## Exercise goal
Go through the data below and repeat it exactly, skipping each picture.

*** Dataset content Section Begins ***

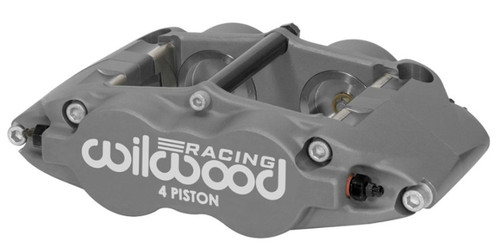 Wilwood 120-13266 - Caliper-Forged Superlite 4R-ST-L/H - 1.88/1.62in Pistons 1.25in Disc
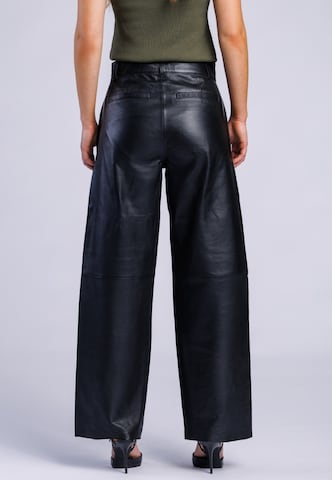 Wide Leg Pantalon 'Lindsey' FREAKY NATION en noir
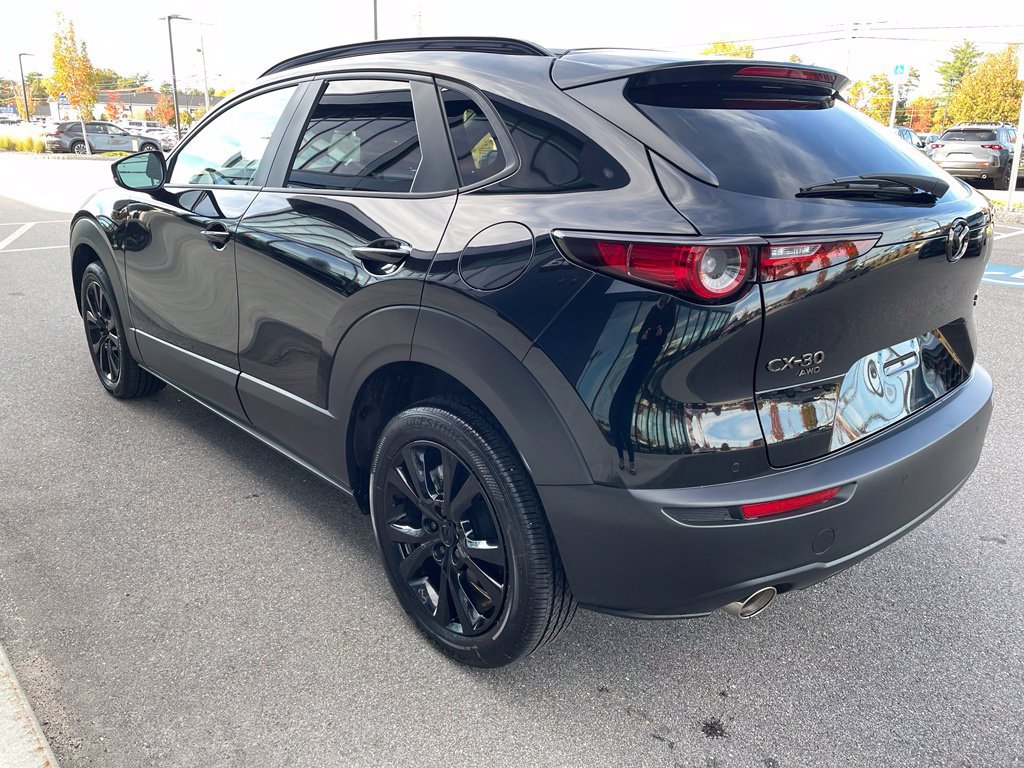 Certified 2026 MAZDA CX-30 2.5 Turbo AWD/4WD image 4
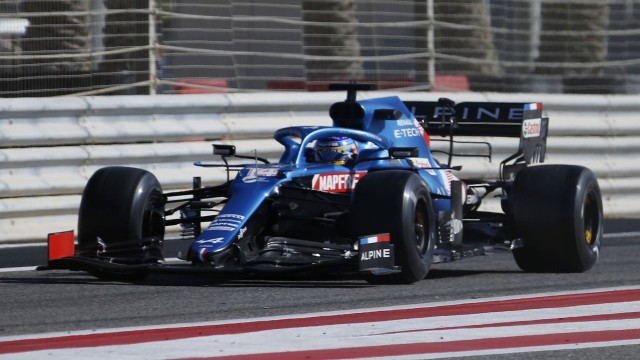 Verstappen primero, Sainz tercero y Alonso noveno el último día en Baréin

*** Dataset content Section Ends ***

## Result
 Wilwood 120-13266 - Caliper-Forged Superlite 4R-ST-L/H - 1.88/1.62in Pistons 1.25in Disc
 Wide Leg Pantalon 'Lindsey' FREAKY NATION en noir
 Certified 2026 MAZDA CX-30 2.5 Turbo AWD/4WD image 4
 Verstappen primero, Sainz tercero y Alonso noveno el último día en Baréin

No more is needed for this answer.